Tornato dunque miracolosamente in vita, in pochi giorni il nuovo Andrah riprende il controllo dei clan alleati e studia il piano di conquista della città, che riesce alla perfezione: subito dopo l’introduzione infatti la storia entra già nel vivo e bastano pochi capitoli perché i clan prendano possesso della città con un minimo spargimento di sangue. Come segno di apprezzamento, Andrah viene acclamato re.
Ma quella parte di Andrah che è Cleve fa ancora fatica a credere nell’esistenza della magia e non presta attenzione ai continui avvertimenti di una giovane strega che gli è affezionata, Ledni di Starinor: questa maga infatti lo mette in guardia in particolare da Shansi, la strega di Khoramor, ambiziosa e bellissima sorella di un certo Shant, debole capo di una tribù alleata con Andrah che pure ambiva al trono di Mor. Così una notte Shansi, che nelle pagine precedenti aveva già dato prova di essere una fattucchiera assai pericolosa e capace, compie un sortilegio che separa la mente di Andrah dal suo corpo.
Poi, invece di ucciderlo, mentre è ancora privo di coscienza lo corica nudo e privo di armi o segni identificativi su una zattera che affida alla corrente del grande fiume Sky, che scorre inesplorato verso sud: e qui, col trionfo di Shansi e la morte di Ledni, si conclude la prima parte, quella che dà il titolo al libro.
E sulla quale la storia non tornerà più.

********************

== Cosa fare ==
[1] Puoi citare alla lettera il passo del riassunto sulla vicenda di Andrah compreso tra "Poi, invece di" e "titolo al libro.", estremi inclusi?
[2] Come potrebbe proseguire il riassunto sulla vicenda di Andrah dopo l'ultima frase riportata? Scrivine il seguito.

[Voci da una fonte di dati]
********************

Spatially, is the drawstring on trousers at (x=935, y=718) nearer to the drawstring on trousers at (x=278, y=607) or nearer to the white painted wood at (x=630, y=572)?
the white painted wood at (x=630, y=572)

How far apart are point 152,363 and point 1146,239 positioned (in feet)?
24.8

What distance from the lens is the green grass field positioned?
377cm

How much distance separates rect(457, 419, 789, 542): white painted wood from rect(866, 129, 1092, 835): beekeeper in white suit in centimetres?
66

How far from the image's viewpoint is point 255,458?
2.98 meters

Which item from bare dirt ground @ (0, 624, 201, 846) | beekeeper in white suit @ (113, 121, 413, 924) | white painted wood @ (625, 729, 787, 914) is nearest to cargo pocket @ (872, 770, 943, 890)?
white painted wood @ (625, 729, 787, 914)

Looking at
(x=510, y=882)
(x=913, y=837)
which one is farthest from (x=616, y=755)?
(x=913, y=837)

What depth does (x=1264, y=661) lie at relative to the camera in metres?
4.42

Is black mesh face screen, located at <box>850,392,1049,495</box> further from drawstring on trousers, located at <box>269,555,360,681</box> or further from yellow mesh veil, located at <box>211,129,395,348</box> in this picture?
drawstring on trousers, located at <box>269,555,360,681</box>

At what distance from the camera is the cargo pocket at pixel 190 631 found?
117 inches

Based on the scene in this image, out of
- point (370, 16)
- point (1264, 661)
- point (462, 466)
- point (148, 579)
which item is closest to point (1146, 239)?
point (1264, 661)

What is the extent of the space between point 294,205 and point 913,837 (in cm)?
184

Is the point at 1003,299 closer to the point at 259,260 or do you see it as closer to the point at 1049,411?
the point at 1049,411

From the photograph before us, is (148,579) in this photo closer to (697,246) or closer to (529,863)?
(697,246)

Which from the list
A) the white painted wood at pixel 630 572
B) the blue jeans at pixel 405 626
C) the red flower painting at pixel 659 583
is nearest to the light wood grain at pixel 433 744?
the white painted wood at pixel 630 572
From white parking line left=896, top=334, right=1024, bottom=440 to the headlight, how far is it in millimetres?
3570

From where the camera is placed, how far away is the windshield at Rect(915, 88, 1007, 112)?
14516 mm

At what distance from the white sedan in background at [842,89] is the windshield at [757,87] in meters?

********************

== Le risposte ==
[1]
Poi, invece di ucciderlo, mentre è ancora privo di coscienza lo corica nudo e privo di armi o segni identificativi su una zattera che affida alla corrente del grande fiume Sky, che scorre inesplorato verso sud: e qui, col trionfo di Shansi e la morte di Ledni, si conclude la prima parte, quella che dà il titolo al libro.

[2]
La magia esiste davvero
A questo punto apro due parentesi: la prima riguarda la magia su Andor, che nell’ambientazione è una disciplina solo femminile e viene praticata soltanto da quelle donne che nascono con una propensione per i sortilegi o, nella lingua locale, gli «Starpowers», con la maiuscola. Nessun uomo è mai stato in grado di lanciare alcun tipo di incantesimo, nemmeno i trucchetti più semplici: nulla invece è impossibile per le streghe potenti come Shansi (il titolo che accompagna queste donne è sempre «witch», mai «sorceress» o sinonimi), che sono capaci persino di evocare demoni e piegarli alla propria volontà e, con gli ingredienti giusti (come frammenti del corpo della vittima, anche solo i capelli appena tagliati: è la magia che Frazier definisce «contagiosa», quella che funziona per contagio o contatto), possono far cadere ogni tipo di sortilegio sulla vittima, se non c’è un’altra strega che vigila ed è pronta ad intervenire con dei controincantesimi.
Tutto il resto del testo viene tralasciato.